Fans of the Netflix series The Crown will likely remember the season 1 episode in which Queen Elizabeth (played by Claire Foy) and then-Prime Minister Winston Churchill (portrayed by John Lithgow) were forced to contend with the deadly event. (Of course, always aiming for accuracy, director Stephen Daldry told Entertainment Weekly that they weren’t about to use CGI to recreate The Great Smog. “We had to get a great, huge warehouse and fill it full of fog to create the great pea soup of 1952,” Daldry said. “We did it for real—CG didn’t look good enough for us.”)

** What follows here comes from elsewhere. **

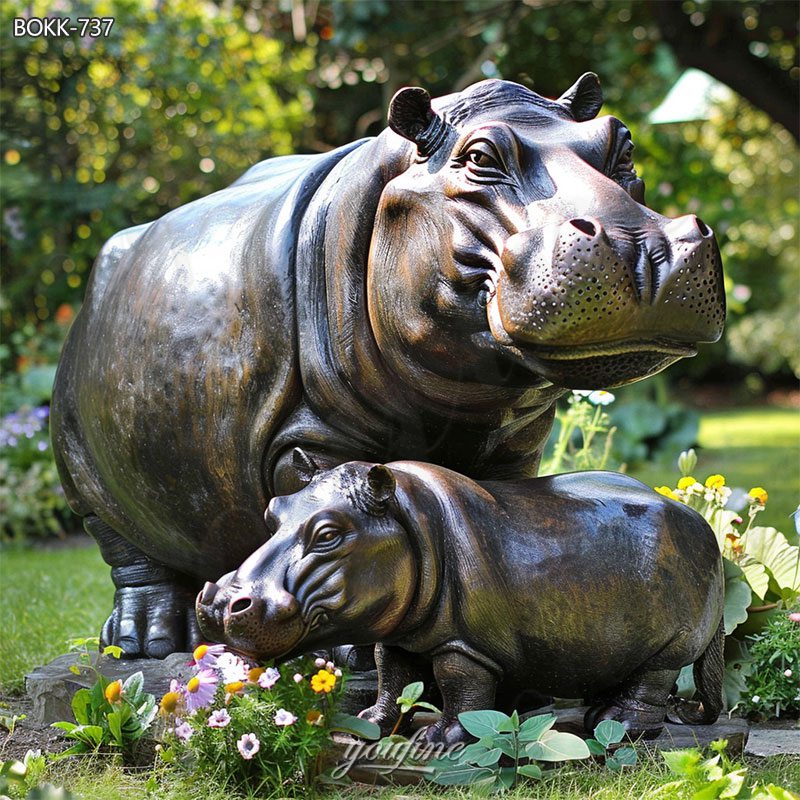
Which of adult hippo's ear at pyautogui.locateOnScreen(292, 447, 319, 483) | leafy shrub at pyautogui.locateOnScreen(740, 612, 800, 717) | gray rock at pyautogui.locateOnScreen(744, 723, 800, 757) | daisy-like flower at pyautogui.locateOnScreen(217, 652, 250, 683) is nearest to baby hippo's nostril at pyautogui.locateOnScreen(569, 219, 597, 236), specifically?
adult hippo's ear at pyautogui.locateOnScreen(292, 447, 319, 483)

Amazingly, it wasn't until 2016 that a global team of scientists announced that they may have finally solved the mystery of The Great Smog, and published their findings in the November 2016 issue of Proceedings of the National Academy of Sciences (PNAS).
“People have known that sulfate was a big contributor to the fog, and sulfuric acid particles were formed from sulfur dioxide released by coal burning for residential use and power plants, and other means,” Dr. Renyi Zhang, a professor at Texas A&M University and one of the paper’s lead authors, said. “But how sulfur dioxide was turned into sulfuric acid was unclear. Our results showed that this process was facilitated by nitrogen dioxide, another co-product of coal burning, and occurred initially on natural fog. Another key aspect in the conversion of sulfur dioxide to sulfate is that it produces acidic particles, which subsequently inhibits this process. Natural fog contained larger particles of several tens of micrometers in size, and the acid formed was sufficiently diluted. Evaporation of those fog particles then left smaller acidic haze particles that covered the city.”
In addition to helping to solve a troubling environmental disaster that had confounded scientists for decades, Zhang and his colleagues’ research also helped to determine how to best deal with similar air pollution problems today, including those faced by several cities in China, which is home to some of the world’s most polluted cities.
“The difference in China is that the haze starts from much smaller nanoparticles, and the sulfate formation process is only possible with ammonia to neutralize the particles,” Zhang said. “In China, sulfur dioxide is mainly emitted by power plants, nitrogen dioxide is from power plants and automobiles, and ammonia comes from fertilizer use and automobiles. Again, the right chemical processes have to interplay for the deadly haze to occur in China. Interestingly, while the London fog was highly acidic, contemporary Chinese haze is basically neutral.”
“The government has pledged to do all it can to reduce emissions going forward, but it will take time,” he added. “We think we have helped solve the 1952 London fog mystery and also have given China some ideas of how to improve its air quality. Reduction in emissions for nitrogen oxides and ammonia is likely effective in disrupting this sulfate formation process.”
Though it would be hard to call it a silver lining, The Great Smog of 1952 did have one positive effect: It forced the country’s government, and its people, to become more aware of the impact their actions had on their environment. On July 5, 1956, less than four years after London was enveloped in a lethal darkness, Parliament enacted the Clean Air Act 1956, which banned the burning of pollutants across the UK.
A version of this story ran in 2017; it has been updated for 2022.